If you’re like most people, you criticize yourself sometimes. While many of us tend to be our own worst critics, the truth is your thoughts have a major impact on how you feel and behave. For example, if you’re at a job interview and your inner critic is repeating, “You won’t get the job; you’re not smart enough,” these negative thoughts can easily distract you from preforming as well as you can. When you allow your inner critic to ramble on and on, you may become fearful of failure and your self-esteem may suffer.
Even though reversing these negative thought patterns can be challenging, learning to censor your inner critic and face your fears can help you develop enhanced clarity and positivity. Use the following five steps to practice positive psychology, become familiar with your inner critic, and learn how to combat the negativity it spouts.
1. Be Mindful of Your Thoughts
In many cases, people become accustomed to listening to their inner critics without even recognizing it, so the first step of combatting your inner critic is to become self-aware of its presence. Instead of perceiving the negative commentary as background noise, try to realize when the insults filter in throughout your day.
2. Separate Yourself
After you’ve identified your inner critic’s voice, look carefully at what it is telling you and try to acknowledge that this thought pattern is not in line with your actual perspective. Remember, thinking something does not automatically make it true. This may seem unnatural, but the fact is our thoughts can be drastically irrational, biased, and embellished. Thinking of this voice as a separate entity will make it easier to understand that it is not an authentic perception of reality.
3. Reduce Rumination
It is difficult to steer your mind in another direction when you’ve had a bad day or an unpleasant experience. While it is tempting to sit and ruminate over a negative experience, reminding yourself of a bad moment will make you feel worse. Whenever you find yourself reliving a bad experience through rumination, don’t tell yourself to simply stop thinking about it. Rather, deal with rumination by engaging with a distraction rather than with the negative thoughts.
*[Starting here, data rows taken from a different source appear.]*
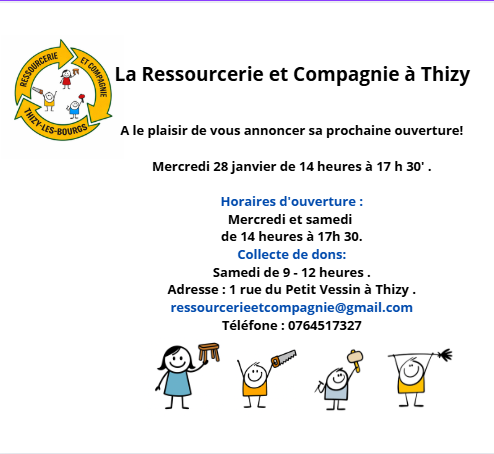 RESSOURCERIE
ET COMPAGNIE
THIZY-LES-BOURGS

La Ressourcerie et Compagnie à Thizy

A le plaisir de vous annoncer sa prochaine ouverture!

Mercredi 28 janvier de 14 heures à 17 h 30' .

Horaires d'ouverture :
Mercredi et samedi
de 14 heures à 17h 30.
Collecte de dons:
Samedi de 9 - 12 heures .
Adresse : 1 rue du Petit Vessin à Thizy .
ressourcerieetcompagnie@gmail.com
Téléfone : 0764517327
Try calling a friend, baking a cake, or going for a walk to clear your head.
4. Write Your Inner Critic’s Words Down in the Second Person
When you hear a negative comment, start by writing them down as you hear them in the first person: “I’m stupid,” “nobody likes me.” Then, write the identical thought in the second person: “you’re stupid,” “nobody likes you.” You can begin to dissociate yourself from this point of view by noticing how bully-like and hostile it sounds in the second person.
5. Engage Your Inner Critic
Rather than listening to your inner critic’s words, it is important to combat the negativity by writing down a compassionate and truthful response to each false sentence. Use the first person and craft responses focusing on the great qualities you have: “I am a valuable person” and “I am a capable person.” After you finish this activity, pledge to continue combatting your inner critic with positive affirmations. If you make a consistent effort to speak to yourself with the same acceptance and compassion you speak to friends and loved ones, you will successfully censor the false notions of your inner critic in no time.